Per tutti gli anni Trenta, gli intellettuali tedeschi e gli intellettuali francesi e gli intellettuali inglesi andavano a Mosca – ci andavano Gide e Sartre ma anche il gollista Malraux e il già fascistizzante Malaparte, e ne stilavano reportage, chi entusiasta chi disgustato. Ma il legame di quest’Europa con la Russia era ancora saldo – tutto ideologico, ma saldo.

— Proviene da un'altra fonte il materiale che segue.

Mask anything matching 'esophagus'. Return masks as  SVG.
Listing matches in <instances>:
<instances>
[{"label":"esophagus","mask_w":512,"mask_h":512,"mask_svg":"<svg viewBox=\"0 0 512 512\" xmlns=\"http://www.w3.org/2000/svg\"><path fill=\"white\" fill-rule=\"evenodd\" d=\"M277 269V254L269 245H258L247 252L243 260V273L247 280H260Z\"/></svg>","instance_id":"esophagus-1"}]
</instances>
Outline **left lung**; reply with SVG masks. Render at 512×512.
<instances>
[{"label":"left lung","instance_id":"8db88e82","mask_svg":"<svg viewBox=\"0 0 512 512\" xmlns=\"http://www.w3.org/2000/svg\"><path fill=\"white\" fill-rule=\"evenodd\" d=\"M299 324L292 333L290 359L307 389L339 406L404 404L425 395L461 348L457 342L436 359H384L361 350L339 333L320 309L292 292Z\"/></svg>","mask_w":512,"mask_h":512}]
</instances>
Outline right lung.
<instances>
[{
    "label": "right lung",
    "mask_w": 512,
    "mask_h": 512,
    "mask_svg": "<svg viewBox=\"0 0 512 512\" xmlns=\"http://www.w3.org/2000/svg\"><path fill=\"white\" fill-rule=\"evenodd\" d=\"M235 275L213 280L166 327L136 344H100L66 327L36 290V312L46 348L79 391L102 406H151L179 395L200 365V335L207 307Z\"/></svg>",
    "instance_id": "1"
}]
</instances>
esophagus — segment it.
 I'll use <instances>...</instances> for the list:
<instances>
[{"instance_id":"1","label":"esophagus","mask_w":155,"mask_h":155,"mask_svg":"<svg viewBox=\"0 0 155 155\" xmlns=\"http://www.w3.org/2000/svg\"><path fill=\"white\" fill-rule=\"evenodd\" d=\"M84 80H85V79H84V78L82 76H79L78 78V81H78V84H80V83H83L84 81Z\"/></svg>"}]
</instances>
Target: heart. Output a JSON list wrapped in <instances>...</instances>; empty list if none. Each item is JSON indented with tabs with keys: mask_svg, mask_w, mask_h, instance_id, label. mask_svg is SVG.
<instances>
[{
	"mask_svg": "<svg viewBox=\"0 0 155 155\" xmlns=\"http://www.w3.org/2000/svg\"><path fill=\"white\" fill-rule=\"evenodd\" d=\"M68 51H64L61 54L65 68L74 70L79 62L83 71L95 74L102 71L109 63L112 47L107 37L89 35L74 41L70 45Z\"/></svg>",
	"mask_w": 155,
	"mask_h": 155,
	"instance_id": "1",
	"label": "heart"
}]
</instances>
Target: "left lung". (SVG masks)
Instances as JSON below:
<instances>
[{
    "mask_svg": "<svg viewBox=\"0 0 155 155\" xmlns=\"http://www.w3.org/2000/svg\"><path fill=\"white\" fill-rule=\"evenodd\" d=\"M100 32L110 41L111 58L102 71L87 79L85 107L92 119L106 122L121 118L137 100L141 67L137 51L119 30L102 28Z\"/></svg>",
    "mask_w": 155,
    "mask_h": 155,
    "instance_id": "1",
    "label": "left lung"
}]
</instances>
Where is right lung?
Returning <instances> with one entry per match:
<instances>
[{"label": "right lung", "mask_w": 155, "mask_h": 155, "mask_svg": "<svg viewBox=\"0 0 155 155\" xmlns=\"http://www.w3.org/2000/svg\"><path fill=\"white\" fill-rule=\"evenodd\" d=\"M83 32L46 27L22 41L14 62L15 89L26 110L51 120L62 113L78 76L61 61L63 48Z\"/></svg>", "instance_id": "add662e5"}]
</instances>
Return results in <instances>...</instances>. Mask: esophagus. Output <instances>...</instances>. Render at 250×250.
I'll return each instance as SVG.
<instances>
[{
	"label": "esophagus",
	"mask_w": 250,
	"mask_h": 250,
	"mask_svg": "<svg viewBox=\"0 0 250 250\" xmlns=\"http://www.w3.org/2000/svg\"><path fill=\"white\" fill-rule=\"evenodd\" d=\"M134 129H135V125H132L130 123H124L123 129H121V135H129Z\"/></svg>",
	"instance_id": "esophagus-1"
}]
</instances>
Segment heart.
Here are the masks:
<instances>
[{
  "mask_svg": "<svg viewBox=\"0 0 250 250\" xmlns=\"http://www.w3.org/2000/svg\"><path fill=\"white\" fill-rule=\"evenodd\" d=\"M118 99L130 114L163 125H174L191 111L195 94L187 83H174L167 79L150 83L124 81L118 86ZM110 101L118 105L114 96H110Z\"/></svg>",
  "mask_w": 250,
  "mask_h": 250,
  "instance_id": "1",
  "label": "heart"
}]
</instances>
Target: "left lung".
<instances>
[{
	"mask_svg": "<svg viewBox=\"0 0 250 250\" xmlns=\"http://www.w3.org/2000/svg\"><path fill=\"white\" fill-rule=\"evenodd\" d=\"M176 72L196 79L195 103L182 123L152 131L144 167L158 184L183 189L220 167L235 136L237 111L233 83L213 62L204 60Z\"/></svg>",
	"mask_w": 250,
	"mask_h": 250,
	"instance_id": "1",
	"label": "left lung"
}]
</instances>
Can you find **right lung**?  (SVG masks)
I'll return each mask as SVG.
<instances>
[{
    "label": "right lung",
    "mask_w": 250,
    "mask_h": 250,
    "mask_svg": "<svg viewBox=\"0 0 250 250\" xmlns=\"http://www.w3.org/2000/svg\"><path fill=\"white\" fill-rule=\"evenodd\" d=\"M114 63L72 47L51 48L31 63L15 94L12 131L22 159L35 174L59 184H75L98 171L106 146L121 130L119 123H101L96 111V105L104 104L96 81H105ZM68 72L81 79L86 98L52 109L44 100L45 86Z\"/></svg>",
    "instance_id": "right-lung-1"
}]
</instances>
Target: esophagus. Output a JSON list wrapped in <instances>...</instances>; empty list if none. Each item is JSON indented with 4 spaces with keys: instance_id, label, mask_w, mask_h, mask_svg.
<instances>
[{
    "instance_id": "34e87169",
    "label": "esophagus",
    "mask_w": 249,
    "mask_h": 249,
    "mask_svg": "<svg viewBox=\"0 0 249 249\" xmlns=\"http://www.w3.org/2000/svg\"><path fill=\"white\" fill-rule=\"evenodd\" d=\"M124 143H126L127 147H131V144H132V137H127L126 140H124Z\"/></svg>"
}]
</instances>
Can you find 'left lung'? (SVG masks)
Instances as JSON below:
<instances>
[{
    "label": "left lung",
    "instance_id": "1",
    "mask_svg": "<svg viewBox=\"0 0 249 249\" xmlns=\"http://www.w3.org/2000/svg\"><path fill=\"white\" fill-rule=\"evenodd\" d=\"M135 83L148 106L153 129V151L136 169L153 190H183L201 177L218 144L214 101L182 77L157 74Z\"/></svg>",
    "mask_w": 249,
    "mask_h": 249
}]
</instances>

È a Yalta – dove Roosevelt e Churchill e Stalin si spartiscono il mondo – che l’Europa si divide e l’europea Praga, l’europea Budapest, l’europea Bucarest diventano qualcosa che non conosciamo più, non capiamo più, distanti, lontane, in un altro tempo e spazio. Tutto questo improvvisamente si frantuma con il crollo del Muro di Berlino e quella straordinaria e tragica figura che è Gorbaciov. Ma quello che prevale da noi, dietro l’allegrezza di facciata, è un sentimento di vendetta: ci avete fatto penare per tanti anni, adesso ve la faremo pagare, intanto ci somiglierete, anzi prenderete il peggio da noi, e ben vi sta.

Finché arriva Putin. E adesso, con Trump, le cose peggiorano. Perché Trump difende l’idea che non ci sia niente di male a avere ottimi rapporti con i russi. Solo che lui è l’America. E se l’America ha buoni rapporti con i russi, vuol dire che la cosa si mette male per noi europei. Qui stiamo. Sentiamo quasi il rumore dei cingolati russi, di nuovo, come a Budapest, come a Praga. Sarebbe il caso che ci diamo una regolata. La Russia è Europa. E non c’è Europa senza la Russia.